Spatial data with pictures
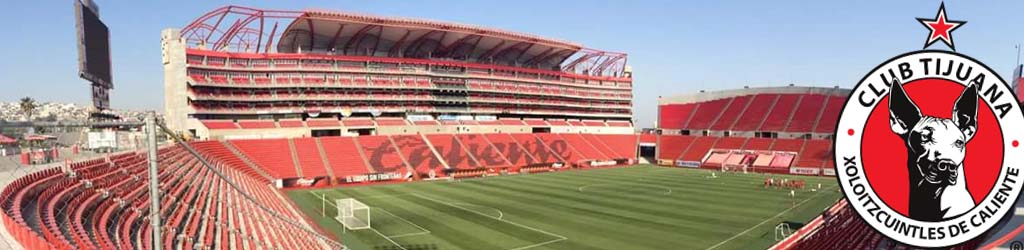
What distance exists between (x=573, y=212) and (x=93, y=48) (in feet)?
110

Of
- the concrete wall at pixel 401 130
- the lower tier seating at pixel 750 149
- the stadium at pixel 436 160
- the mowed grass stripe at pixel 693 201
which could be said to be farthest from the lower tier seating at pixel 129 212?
the lower tier seating at pixel 750 149

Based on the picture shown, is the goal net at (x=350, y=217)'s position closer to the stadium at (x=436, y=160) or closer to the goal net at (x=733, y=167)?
the stadium at (x=436, y=160)

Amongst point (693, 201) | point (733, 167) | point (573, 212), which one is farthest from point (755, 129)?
point (573, 212)

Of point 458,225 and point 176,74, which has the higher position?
point 176,74

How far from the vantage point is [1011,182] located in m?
6.30

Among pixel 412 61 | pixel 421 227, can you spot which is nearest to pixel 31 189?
pixel 421 227

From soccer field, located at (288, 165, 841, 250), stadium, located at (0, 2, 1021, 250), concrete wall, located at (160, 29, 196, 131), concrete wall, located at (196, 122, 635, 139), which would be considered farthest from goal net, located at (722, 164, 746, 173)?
concrete wall, located at (160, 29, 196, 131)

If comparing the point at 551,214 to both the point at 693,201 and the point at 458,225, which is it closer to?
the point at 458,225

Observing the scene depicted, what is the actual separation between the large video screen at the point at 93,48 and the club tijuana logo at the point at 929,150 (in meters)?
39.3

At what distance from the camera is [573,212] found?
120 ft

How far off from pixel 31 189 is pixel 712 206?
37.2m

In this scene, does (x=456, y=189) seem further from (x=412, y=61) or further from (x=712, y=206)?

__Required task__
Set down again, word for word, every line from the one containing "Based on the" through the final line of the entries, with both of those lines included.

__Worked solution__
Based on the picture shown, is the goal net at (x=350, y=217)'s position closer to the stadium at (x=436, y=160) or closer to the goal net at (x=733, y=167)?
the stadium at (x=436, y=160)

Amongst point (693, 201) | point (733, 167) | point (573, 212), which one is farthest from point (755, 129)?
point (573, 212)

Of point 458,225 and point 176,74, which has the higher position?
point 176,74

How far from the vantage point is [1011,182] located in m?
6.30

Among pixel 412 61 | pixel 421 227, can you spot which is nearest to pixel 31 189?
pixel 421 227

From soccer field, located at (288, 165, 841, 250), stadium, located at (0, 2, 1021, 250), concrete wall, located at (160, 29, 196, 131), concrete wall, located at (196, 122, 635, 139), which would be considered farthest from goal net, located at (722, 164, 746, 173)?
concrete wall, located at (160, 29, 196, 131)

If comparing the point at 551,214 to both the point at 693,201 and the point at 458,225, which is it closer to?
the point at 458,225

Observing the scene depicted, what is the actual separation between the large video screen at the point at 93,48 and the club tijuana logo at the point at 929,150 (in meters)?
39.3

At what distance from the camera is [573,212] found?
120 ft

How far off from pixel 31 189 is pixel 712 206?
37.2m

In this scene, does (x=456, y=189) seem further from (x=412, y=61) or further from (x=712, y=206)?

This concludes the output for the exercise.